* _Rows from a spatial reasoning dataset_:

* * * * * * * * *

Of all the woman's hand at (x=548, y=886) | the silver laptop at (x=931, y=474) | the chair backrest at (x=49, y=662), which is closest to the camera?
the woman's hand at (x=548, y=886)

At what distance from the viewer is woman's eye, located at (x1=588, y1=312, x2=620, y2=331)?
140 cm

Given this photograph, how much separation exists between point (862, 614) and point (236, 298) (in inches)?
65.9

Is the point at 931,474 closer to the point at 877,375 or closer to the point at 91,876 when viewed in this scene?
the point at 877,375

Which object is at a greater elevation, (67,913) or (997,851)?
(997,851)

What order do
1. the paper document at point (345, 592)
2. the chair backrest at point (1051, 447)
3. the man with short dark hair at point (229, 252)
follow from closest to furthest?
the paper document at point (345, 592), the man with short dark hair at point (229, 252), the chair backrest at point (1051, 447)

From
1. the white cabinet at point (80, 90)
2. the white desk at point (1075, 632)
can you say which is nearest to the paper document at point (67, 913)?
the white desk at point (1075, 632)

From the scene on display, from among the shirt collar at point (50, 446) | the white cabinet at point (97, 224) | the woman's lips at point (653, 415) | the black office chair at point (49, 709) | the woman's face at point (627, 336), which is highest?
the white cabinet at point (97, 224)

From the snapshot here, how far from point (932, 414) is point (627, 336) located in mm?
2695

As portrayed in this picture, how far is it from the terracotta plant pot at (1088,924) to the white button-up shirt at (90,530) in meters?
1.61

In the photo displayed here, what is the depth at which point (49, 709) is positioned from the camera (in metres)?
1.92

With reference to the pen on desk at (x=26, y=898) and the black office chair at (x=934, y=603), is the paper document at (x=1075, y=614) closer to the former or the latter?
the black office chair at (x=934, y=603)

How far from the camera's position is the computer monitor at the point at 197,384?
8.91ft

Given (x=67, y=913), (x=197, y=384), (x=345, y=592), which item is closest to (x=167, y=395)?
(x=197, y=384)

* * * * * * * * *

* _Work required_: Rewrite everything from the line containing "Given (x=67, y=913), (x=197, y=384), (x=345, y=592), which" down to the last of the rows, keeping the requests unchanged. Offset every coordinate in the answers by -126.

* _Complete response_:
Given (x=67, y=913), (x=197, y=384), (x=345, y=592), which item is closest to (x=167, y=395)?
(x=71, y=258)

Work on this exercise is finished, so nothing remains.